Look through the data for the string "external". Copy every line where it is found.

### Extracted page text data
--------------------------------------------------
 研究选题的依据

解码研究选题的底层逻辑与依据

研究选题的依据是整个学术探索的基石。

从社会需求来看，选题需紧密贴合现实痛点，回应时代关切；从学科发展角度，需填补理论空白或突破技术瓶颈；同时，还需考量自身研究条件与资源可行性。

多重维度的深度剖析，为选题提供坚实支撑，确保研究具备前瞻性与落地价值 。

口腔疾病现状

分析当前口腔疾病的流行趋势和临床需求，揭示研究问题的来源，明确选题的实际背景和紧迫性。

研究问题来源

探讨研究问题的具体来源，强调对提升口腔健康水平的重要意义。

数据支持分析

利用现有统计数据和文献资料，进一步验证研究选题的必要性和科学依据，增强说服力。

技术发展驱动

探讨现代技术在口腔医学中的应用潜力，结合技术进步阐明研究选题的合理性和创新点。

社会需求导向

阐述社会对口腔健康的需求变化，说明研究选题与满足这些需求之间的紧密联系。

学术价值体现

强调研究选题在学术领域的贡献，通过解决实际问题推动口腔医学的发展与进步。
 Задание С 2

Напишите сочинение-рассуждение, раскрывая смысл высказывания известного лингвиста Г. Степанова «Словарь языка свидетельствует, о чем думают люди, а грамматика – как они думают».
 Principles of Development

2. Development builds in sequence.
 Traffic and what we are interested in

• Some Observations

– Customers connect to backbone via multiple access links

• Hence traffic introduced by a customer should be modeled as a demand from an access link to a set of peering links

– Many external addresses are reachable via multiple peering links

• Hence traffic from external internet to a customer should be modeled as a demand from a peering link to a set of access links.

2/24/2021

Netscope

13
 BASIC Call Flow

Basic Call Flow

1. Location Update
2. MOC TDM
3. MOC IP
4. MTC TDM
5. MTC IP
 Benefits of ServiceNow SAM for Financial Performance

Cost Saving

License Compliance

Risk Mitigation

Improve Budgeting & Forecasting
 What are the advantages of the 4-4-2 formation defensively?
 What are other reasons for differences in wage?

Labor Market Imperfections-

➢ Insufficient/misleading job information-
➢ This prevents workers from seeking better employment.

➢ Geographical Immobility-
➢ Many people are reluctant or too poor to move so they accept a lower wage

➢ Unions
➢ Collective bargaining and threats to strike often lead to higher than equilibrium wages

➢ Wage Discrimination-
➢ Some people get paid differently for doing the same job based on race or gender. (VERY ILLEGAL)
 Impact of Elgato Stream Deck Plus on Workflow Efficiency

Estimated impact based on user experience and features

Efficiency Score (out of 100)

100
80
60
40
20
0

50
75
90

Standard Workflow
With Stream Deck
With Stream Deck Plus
--------------------------------------------------
### EXPECTED OUTPUT
– Many external addresses are reachable via multiple peering links
• Hence traffic from external internet to a customer should be modeled as a demand from a peering link to a set of access links.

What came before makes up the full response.